▸ **Dataset records**:
────────────────
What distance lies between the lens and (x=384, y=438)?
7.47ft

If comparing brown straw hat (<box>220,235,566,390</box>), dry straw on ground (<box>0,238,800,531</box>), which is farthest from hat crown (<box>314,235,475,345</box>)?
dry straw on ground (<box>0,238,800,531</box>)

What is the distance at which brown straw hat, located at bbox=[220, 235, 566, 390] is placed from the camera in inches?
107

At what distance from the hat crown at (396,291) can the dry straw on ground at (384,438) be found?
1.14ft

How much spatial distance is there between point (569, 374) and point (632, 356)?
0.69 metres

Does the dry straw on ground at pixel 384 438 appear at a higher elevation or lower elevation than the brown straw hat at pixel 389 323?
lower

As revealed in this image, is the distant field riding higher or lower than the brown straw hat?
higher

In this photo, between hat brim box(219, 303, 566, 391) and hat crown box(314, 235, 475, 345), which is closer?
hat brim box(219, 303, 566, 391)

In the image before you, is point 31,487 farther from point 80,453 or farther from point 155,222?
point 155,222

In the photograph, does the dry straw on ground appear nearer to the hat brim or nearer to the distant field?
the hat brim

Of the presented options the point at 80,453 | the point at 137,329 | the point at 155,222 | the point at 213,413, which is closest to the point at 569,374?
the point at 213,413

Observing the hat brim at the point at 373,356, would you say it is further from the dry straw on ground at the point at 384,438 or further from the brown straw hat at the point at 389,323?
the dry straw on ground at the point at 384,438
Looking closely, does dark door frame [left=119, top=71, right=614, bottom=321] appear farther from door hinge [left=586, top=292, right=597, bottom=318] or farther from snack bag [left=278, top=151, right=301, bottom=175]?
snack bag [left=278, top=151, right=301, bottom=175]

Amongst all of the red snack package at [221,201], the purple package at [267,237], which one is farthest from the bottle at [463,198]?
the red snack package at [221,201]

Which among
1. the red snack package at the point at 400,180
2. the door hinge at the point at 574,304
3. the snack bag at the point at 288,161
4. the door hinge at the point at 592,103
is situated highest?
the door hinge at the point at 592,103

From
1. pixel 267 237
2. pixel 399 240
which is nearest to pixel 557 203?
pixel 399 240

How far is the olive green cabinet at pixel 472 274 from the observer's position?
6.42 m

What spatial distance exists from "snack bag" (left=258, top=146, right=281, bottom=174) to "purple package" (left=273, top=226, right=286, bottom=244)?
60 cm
────────────────
Rewrite every item above, changing "distant field" to "faraway field" wherever it occurs and keeping all other text the same.

What distance lies between the lens and (x=384, y=438)?
7.47ft

If comparing brown straw hat (<box>220,235,566,390</box>), dry straw on ground (<box>0,238,800,531</box>), which is farthest from hat crown (<box>314,235,475,345</box>)?
dry straw on ground (<box>0,238,800,531</box>)

What is the distance at which brown straw hat, located at bbox=[220, 235, 566, 390] is placed from the camera in inches?
107

At what distance from the hat crown at (396,291) can the dry straw on ground at (384,438) be found?
1.14ft

How much spatial distance is there between point (569, 374) and point (632, 356)?
0.69 metres

Does the dry straw on ground at pixel 384 438 appear at a higher elevation or lower elevation than the brown straw hat at pixel 389 323?
lower

As revealed in this image, is the faraway field riding higher or lower than the brown straw hat?
higher

In this photo, between hat brim box(219, 303, 566, 391) and hat crown box(314, 235, 475, 345), which is closer?
hat brim box(219, 303, 566, 391)

In the image before you, is point 31,487 farther from point 80,453 or farther from point 155,222?
point 155,222

In the photograph, does the dry straw on ground appear nearer to the hat brim or nearer to the faraway field?
the hat brim

Of the presented options the point at 80,453 | the point at 137,329 | the point at 155,222 | the point at 213,413, which is closest to the point at 569,374?
the point at 213,413

Observing the hat brim at the point at 373,356, would you say it is further from the dry straw on ground at the point at 384,438 or further from the brown straw hat at the point at 389,323?
the dry straw on ground at the point at 384,438
Looking closely, does dark door frame [left=119, top=71, right=614, bottom=321] appear farther from door hinge [left=586, top=292, right=597, bottom=318] or farther from snack bag [left=278, top=151, right=301, bottom=175]?
snack bag [left=278, top=151, right=301, bottom=175]

Amongst all of the red snack package at [221,201], the purple package at [267,237], which one is farthest from the bottle at [463,198]?
the red snack package at [221,201]

Which among
1. the red snack package at the point at 400,180
2. the door hinge at the point at 574,304
3. the snack bag at the point at 288,161
4. the door hinge at the point at 592,103
is situated highest?
the door hinge at the point at 592,103

From
1. pixel 267 237
2. pixel 399 240
which is nearest to pixel 557 203?
pixel 399 240

How far is the olive green cabinet at pixel 472 274 from the observer's position?
6.42 m

What spatial distance exists from "snack bag" (left=258, top=146, right=281, bottom=174) to "purple package" (left=273, top=226, right=286, bottom=244)?
60 cm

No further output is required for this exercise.